• [Условие задания]: Напишите, пожалуйста, продолжение приведенного ниже отрывка о Руси в XV столетии, начиная сразу после его последнего предложения.

• [Исходный отрывок]:
++++++
В отличие от Северо-Восточной Руси ситуация для других регионов Восточной Европы складывалась менее благоприятно. По-прежнему под гнетом иноземных захватчиков оставались народы Поволжья и Прибалтики. Грандиозное восстание Юрьевой ночи 1343 г. в Харьюмаа и Вирумаа, Ляанемаа и Сааремаа привело лишь к перемене власти: датские феодалы должны были передать две первые земли Ливонскому ордену (1346 г.). Лишь на самом юго-западе Восточной Европы в 1365 г. образовалось Молдавское княжество, ставшее вскоре прочным оплотом в защите поствизантийского мира от османов.
РУСЬ В XV СТОЛЕТИИ
В конце XIV и особенно в XV в. в Северо-Восточной Руси наблюдаются значительные успехи в экономике. Усовершенствовались орудия земледелия. Двузубая соха, более легкая и более производительная, чем однозубая, стала главным орудием обработки почвы. В густонаселенных районах на старопахотных землях двухполье все шире дополняется трехпольем, которое становится господствующим к концу XV в. Однако и в это время для Руси характерна неравномерность социально-экономического развития. Старые центры земледелия соседствовали с районами, где лядинное земледелие (перелог на пустошах) дополнялось подсекой. В восточных и северных районах ведущую роль по-прежнему сохраняли различные промыслы – охота, рыболовство, бортничество, соледобыча, а в земледелии господствовал перелог. Наряду с этим началась специализация отдельных отраслей сельского хозяйства – льноводства, хмелеводства и т.д. Шире стала распространяться механизированная переработка зерна на мельницах, хотя в крестьянских хозяйствах все еще преобладал ручной помол в ступах или с помощью жерновов.
Сформировались земледельческие поселения разных типов. На старопахотных землях располагались большие села – центры княжеской или вотчинной администрации, и одно– или двудворные деревни. К ним прилегали пашенные земли и различные угодья, – сенокосы, рыбные ловли, бортные леса и т.д. Часть подобных поселений, почему-либо запустевших, превращалась в селища и пустоши, рекультивировать которые не составляло особого труда. В ходе внутренней колонизации на землях, отвоеванных у леса или болот, появлялись новые починки и деревни.
++++++
• [Предоставленный перечень]:
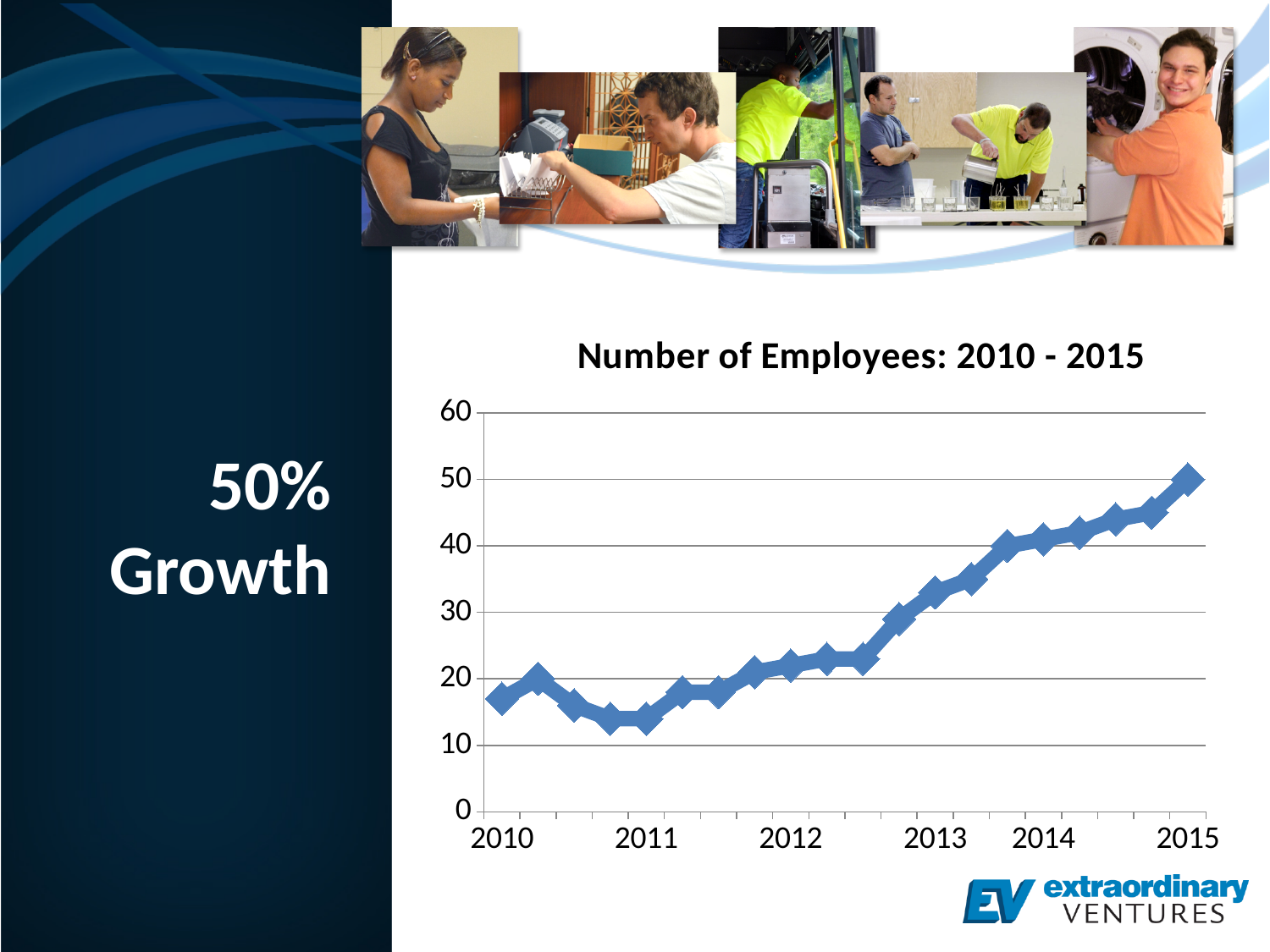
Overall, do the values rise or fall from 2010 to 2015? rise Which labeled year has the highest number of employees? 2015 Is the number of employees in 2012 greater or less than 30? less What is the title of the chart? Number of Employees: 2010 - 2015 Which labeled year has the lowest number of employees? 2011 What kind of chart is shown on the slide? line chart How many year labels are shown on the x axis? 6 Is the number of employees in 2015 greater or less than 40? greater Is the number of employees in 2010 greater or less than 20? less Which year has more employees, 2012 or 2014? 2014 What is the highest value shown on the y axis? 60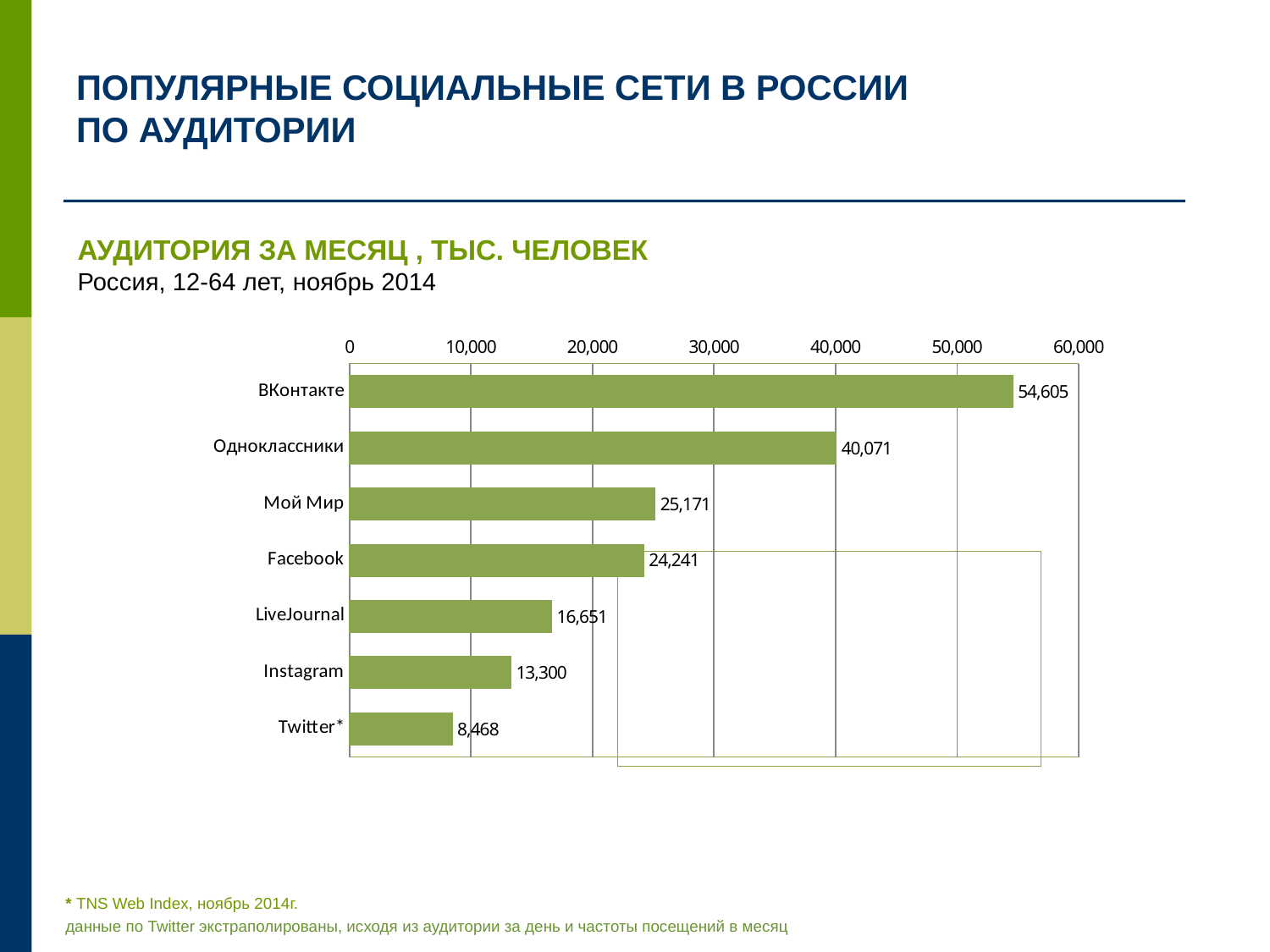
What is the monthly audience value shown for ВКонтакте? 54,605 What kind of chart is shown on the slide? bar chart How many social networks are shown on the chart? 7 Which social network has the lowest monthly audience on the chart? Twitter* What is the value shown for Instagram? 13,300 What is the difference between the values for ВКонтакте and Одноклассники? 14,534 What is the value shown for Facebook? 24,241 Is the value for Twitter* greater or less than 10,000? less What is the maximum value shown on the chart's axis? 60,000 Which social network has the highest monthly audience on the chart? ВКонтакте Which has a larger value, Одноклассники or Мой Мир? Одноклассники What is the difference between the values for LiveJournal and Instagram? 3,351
++++++
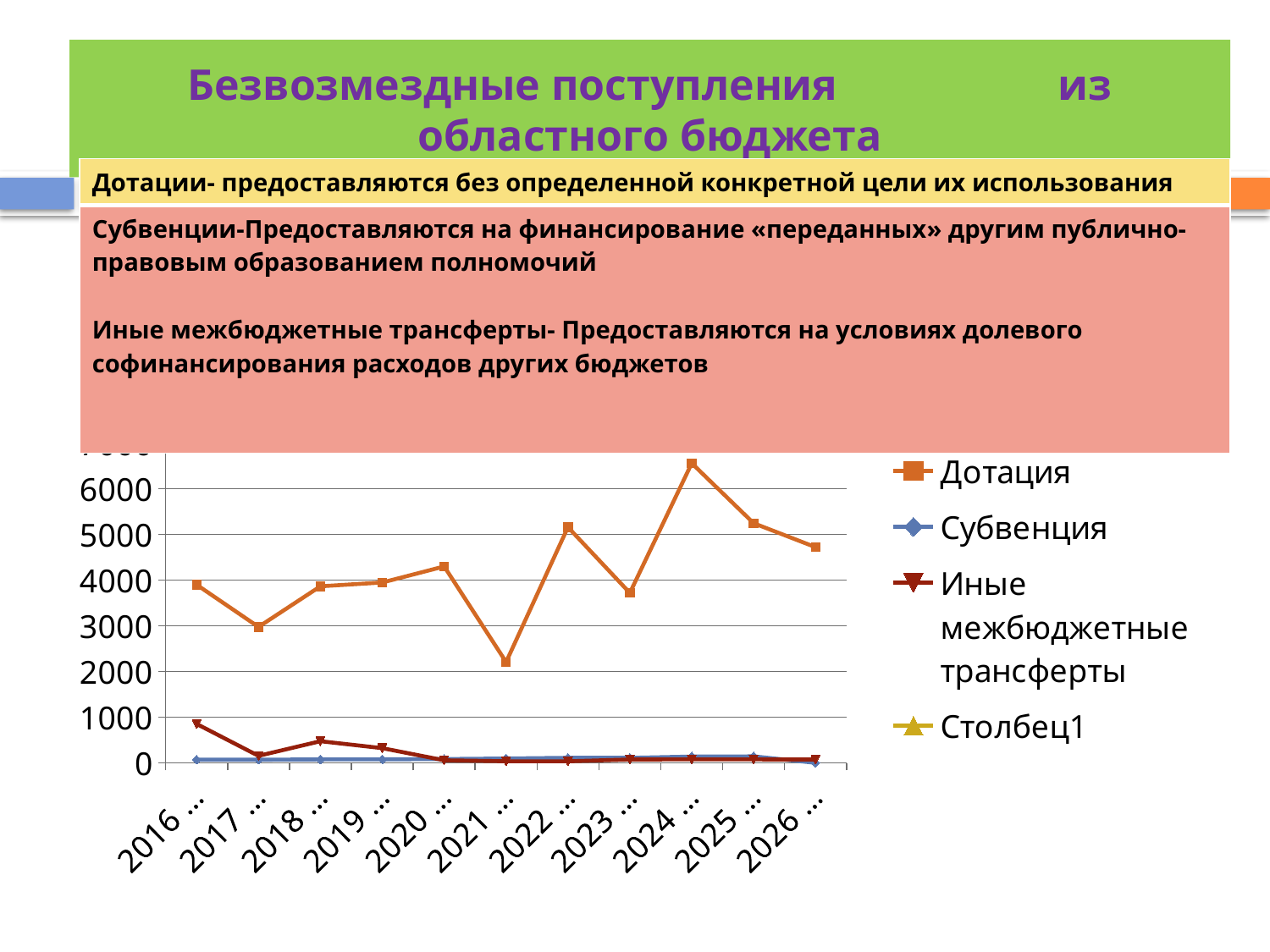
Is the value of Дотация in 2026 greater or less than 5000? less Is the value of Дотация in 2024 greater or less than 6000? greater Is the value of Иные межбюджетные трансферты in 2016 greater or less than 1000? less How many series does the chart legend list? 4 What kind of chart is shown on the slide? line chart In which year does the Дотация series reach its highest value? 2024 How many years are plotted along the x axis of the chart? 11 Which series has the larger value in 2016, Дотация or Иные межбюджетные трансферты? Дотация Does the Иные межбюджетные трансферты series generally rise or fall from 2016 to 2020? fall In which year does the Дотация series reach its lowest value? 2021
++++++
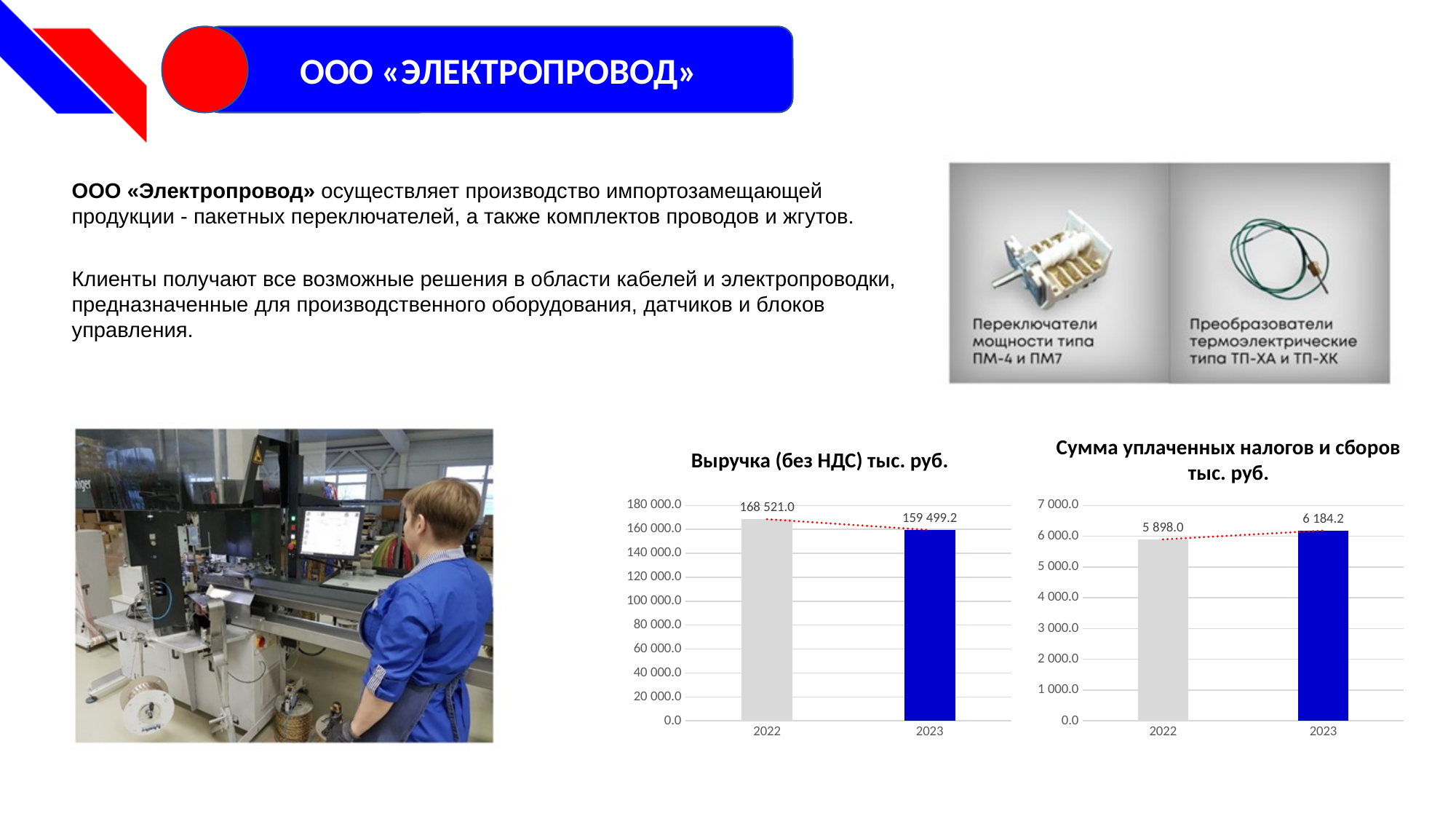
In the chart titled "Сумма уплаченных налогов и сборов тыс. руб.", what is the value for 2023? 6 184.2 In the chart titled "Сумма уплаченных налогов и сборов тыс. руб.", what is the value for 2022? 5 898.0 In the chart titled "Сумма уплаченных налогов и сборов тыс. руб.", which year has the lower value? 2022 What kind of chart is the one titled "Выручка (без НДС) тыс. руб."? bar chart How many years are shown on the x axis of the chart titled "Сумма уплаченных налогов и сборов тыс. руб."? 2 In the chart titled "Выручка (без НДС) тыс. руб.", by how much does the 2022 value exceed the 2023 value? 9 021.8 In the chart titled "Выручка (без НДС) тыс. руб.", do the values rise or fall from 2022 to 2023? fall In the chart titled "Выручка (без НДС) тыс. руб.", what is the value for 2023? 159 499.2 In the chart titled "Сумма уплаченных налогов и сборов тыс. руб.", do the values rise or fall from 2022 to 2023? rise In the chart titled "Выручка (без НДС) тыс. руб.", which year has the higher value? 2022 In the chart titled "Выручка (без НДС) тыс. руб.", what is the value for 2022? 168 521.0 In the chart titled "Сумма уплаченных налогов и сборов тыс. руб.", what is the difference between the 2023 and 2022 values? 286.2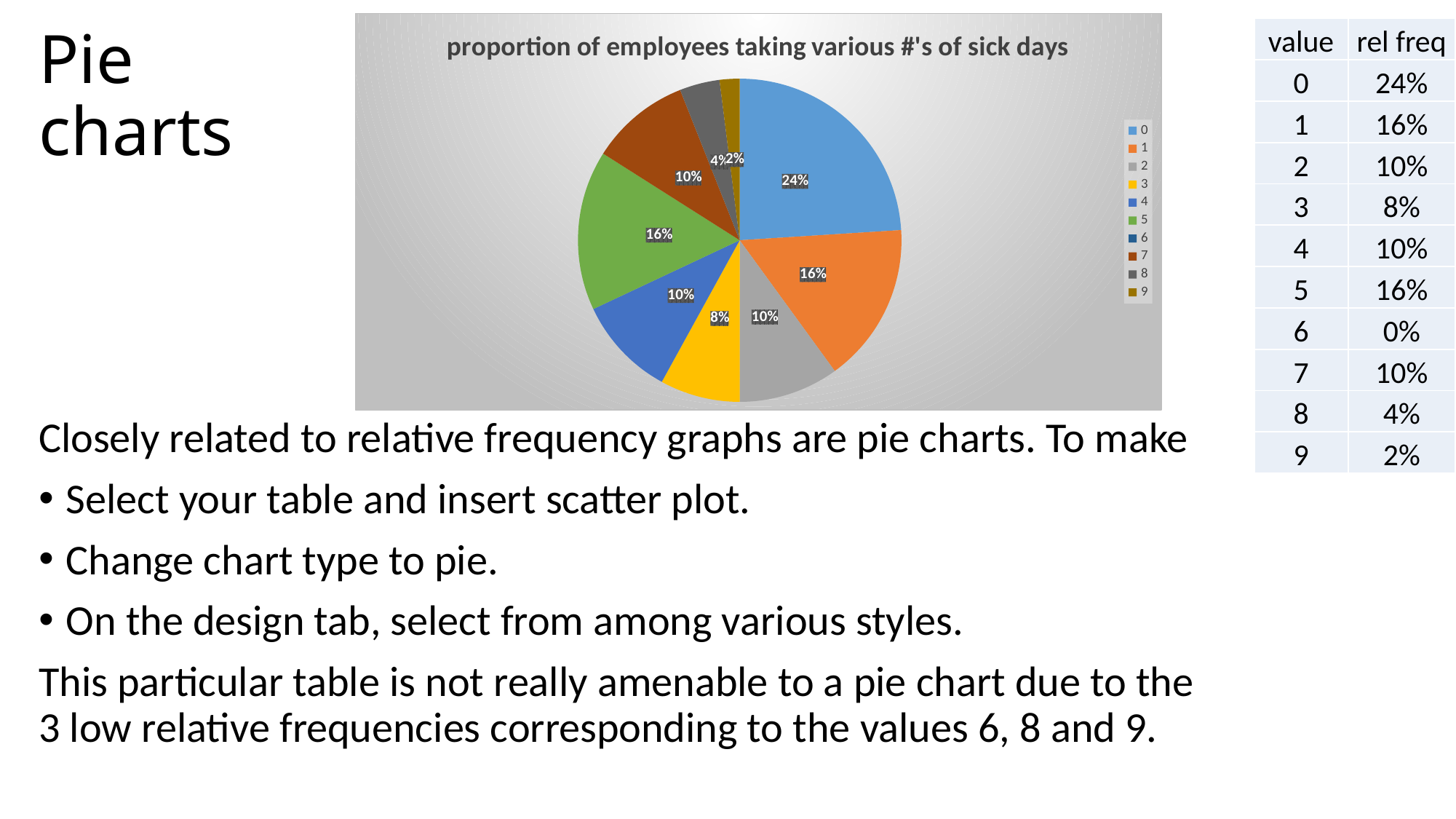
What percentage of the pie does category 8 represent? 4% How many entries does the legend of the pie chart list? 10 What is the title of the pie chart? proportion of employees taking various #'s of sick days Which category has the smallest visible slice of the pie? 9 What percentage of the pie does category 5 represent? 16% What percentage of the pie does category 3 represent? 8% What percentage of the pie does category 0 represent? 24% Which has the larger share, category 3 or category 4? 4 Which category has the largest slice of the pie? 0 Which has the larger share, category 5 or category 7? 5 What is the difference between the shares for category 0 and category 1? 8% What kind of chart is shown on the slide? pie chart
++++++
• [Ответ на задание]:
Подъем земледелия с конца XIV в. сопровождался географическим разделением труда между отдельными районами и установлением экономических связей. Особенно интенсивной была соляная торговля. Соль из северных районов страны, из Русы под Новгородом поступала и в центральные земли. Постоянное экономическое общение, уплотнение сети дорог готовило условия для формирования внутреннего рынка и политического объединения страны в конце XV века.
Наметились новые явления и в развитии феодальной собственности на землю. В связи с повышением ценности земли как средства производства усиливалась борьба за нее в среде феодалов, активизировалась ее мобилизация разными способами – и официальным путем получения пожалований, и откровенными захватами «черных» государственных земель (что особенно характерно для монастырей). При сохранении формального верховного права главы государства на леса, воды, неосвоенные земельные угодья на практике все больше побеждал принцип: «нет земли без государя» (господина). К началу XV в. все больше уточнялись границы между отдельными владениями, зафиксированные в письменных актах, удостоверяющих права на землю, на доходы с нее и на лиц, ее обрабатывающих. Увеличивается число жалованных грамот – купчих, оформлявших обмен имущества, дарственных, духовных (завещаний).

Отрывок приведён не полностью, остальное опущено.